ALT.NET Canada Vancouver and The Fallacies of Parallel Computing

Tuesday, June 16, 2009 – 9:22 AM

ALT.NET conference schedule, for the people by the people.

I found the time to attend ALT.NET Canada in Vancouver this past weekend. This turned out to be quite the event and I had a great time. Several other people from the Puget Sound area made the journey including myself and Bob from p&p.

As with all Open Spaces conferences “The things that are talked about are the right things to talk about”. There were several sessions I really got a lot out of including one proposed by Michael Stiefel on what Green IT/Computing means to developers—more on that in a later post—and another I proposed with Amanda Laucher on Manycore, Multi-core, GPGPU computing and Axum.

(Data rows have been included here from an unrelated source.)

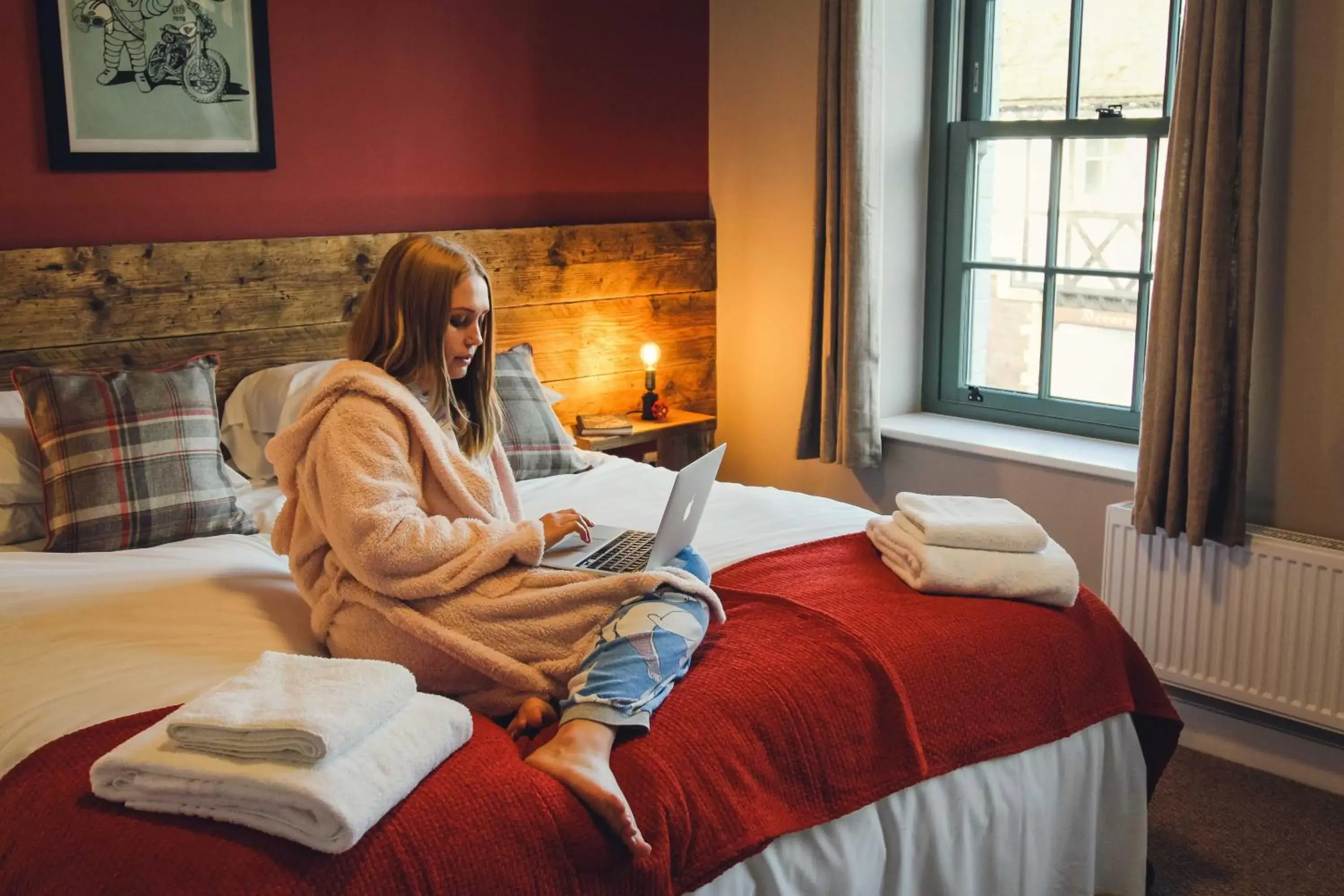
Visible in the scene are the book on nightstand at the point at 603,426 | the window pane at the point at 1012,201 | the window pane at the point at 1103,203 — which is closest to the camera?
the window pane at the point at 1103,203

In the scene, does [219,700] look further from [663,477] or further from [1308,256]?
[1308,256]

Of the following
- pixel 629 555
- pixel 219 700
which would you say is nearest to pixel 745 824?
pixel 629 555

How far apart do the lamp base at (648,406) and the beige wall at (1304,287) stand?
1760 millimetres

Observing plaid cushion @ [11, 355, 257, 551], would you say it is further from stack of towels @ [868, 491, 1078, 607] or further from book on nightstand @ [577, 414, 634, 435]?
stack of towels @ [868, 491, 1078, 607]

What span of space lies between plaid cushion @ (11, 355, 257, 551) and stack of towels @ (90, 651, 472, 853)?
1.15 metres

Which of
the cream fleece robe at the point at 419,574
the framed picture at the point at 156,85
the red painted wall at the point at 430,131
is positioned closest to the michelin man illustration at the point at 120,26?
the framed picture at the point at 156,85

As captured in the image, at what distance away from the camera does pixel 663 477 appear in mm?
3369

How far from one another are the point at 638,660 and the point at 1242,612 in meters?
1.74

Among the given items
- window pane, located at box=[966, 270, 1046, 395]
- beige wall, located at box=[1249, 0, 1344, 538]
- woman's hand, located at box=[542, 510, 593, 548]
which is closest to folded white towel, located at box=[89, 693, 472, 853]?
woman's hand, located at box=[542, 510, 593, 548]

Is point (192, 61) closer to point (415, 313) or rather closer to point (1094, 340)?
point (415, 313)

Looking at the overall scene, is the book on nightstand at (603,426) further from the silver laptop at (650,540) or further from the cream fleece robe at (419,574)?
the cream fleece robe at (419,574)

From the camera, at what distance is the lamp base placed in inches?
163

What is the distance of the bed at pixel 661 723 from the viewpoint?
1581mm

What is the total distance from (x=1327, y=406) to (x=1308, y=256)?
328mm
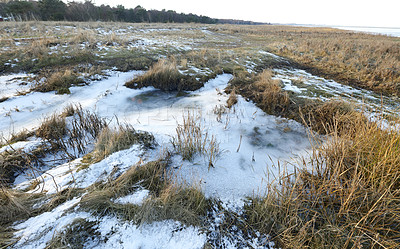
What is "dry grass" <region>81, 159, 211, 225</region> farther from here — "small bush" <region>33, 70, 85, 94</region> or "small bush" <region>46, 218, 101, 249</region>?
"small bush" <region>33, 70, 85, 94</region>

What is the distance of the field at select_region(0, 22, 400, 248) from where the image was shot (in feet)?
5.16

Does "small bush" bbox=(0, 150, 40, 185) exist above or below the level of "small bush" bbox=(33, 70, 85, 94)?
below

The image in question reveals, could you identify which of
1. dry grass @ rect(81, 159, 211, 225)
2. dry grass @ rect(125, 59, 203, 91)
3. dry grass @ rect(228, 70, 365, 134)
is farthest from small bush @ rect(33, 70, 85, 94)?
dry grass @ rect(228, 70, 365, 134)

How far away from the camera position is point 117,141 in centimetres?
269

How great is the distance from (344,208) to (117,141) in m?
2.91

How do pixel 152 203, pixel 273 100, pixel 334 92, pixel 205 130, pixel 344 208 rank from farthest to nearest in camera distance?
pixel 334 92
pixel 273 100
pixel 205 130
pixel 152 203
pixel 344 208

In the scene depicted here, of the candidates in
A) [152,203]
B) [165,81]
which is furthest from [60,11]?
[152,203]

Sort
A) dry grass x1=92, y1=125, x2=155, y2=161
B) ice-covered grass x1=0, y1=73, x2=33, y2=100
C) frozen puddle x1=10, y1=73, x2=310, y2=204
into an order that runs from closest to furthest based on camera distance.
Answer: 1. frozen puddle x1=10, y1=73, x2=310, y2=204
2. dry grass x1=92, y1=125, x2=155, y2=161
3. ice-covered grass x1=0, y1=73, x2=33, y2=100

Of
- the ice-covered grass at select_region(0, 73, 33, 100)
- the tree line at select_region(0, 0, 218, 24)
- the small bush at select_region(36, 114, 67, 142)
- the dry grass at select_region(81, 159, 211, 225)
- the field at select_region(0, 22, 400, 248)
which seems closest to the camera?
the field at select_region(0, 22, 400, 248)

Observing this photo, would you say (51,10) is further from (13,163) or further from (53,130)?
(13,163)

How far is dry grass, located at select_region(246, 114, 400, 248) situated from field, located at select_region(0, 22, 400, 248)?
0.6 inches

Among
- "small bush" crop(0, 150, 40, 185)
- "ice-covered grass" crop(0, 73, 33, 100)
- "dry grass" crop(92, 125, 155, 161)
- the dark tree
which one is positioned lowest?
"small bush" crop(0, 150, 40, 185)

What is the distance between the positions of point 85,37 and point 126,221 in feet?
39.5

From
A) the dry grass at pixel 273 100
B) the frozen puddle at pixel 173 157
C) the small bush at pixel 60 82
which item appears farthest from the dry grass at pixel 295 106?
the small bush at pixel 60 82
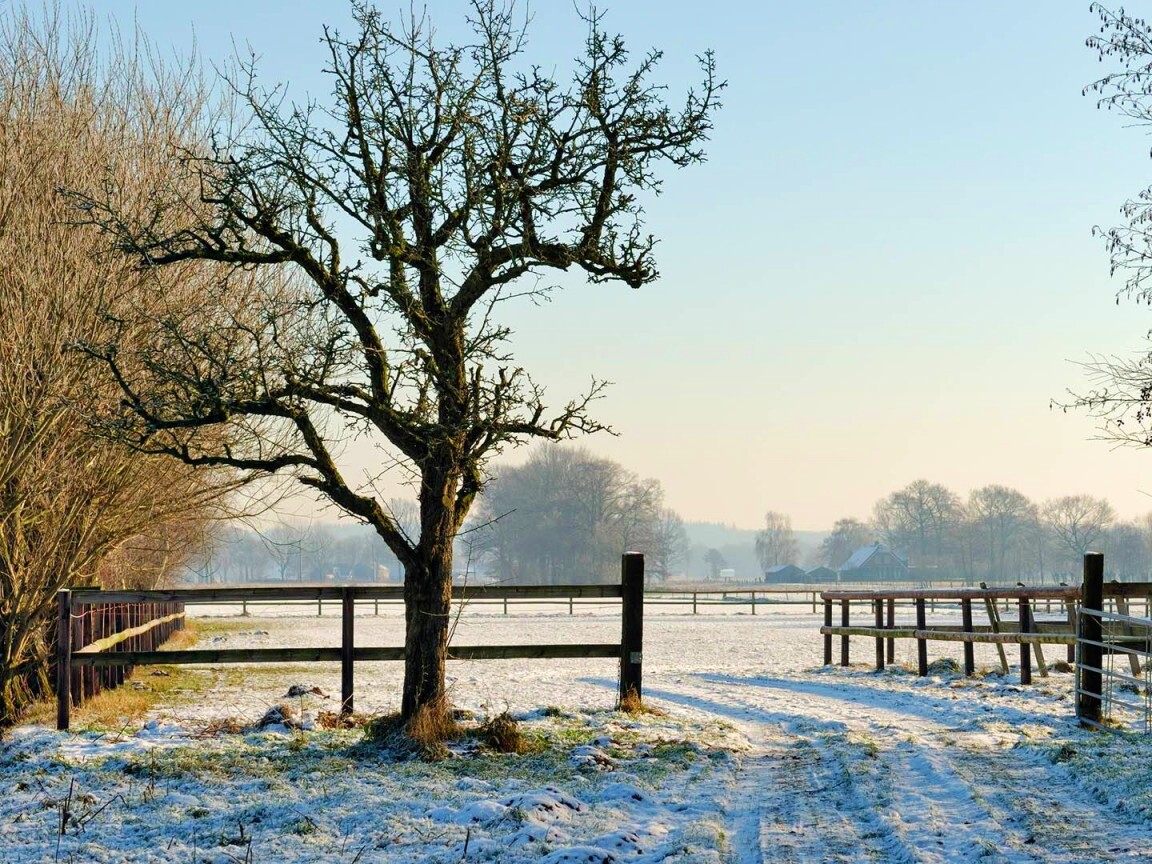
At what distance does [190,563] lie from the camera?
1324 inches

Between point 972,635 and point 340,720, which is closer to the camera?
point 340,720

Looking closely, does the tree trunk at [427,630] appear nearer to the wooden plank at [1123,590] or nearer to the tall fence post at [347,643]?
the tall fence post at [347,643]

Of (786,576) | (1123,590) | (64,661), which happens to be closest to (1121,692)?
(1123,590)

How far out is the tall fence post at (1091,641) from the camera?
11844 millimetres

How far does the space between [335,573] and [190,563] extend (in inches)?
5403

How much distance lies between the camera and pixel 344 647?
12.5 metres

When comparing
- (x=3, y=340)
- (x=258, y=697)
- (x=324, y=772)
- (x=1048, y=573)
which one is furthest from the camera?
(x=1048, y=573)

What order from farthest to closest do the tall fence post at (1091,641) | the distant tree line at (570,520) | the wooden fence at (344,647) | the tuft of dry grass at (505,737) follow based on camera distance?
the distant tree line at (570,520) < the wooden fence at (344,647) < the tall fence post at (1091,641) < the tuft of dry grass at (505,737)

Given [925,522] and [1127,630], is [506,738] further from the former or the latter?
[925,522]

There was also a lot of drinking.

parallel_fallacies

The Fallacies of Parallel Computing

This is what came out of the talk on multi/manycore computing and Axum. There was a lot of great discussion about the myths surrounding writing parallel code:

  • Locality doesn’t matter
  • Locks and sync are cheap
  • More parallelism == faster code
  • All actors see the system in the same state
  • Parallel programming is really easy / impossibly hard
  • All parallelism is the same

On Saturday afternoon there was a two hour Coding Dojo. I spent a bunch of time looking at Axum. Axum is a DSL for expressing parallelism which uses the agent model. It looks pretty interesting although the docs are a little on the sparse side. There’ll be more on this later too.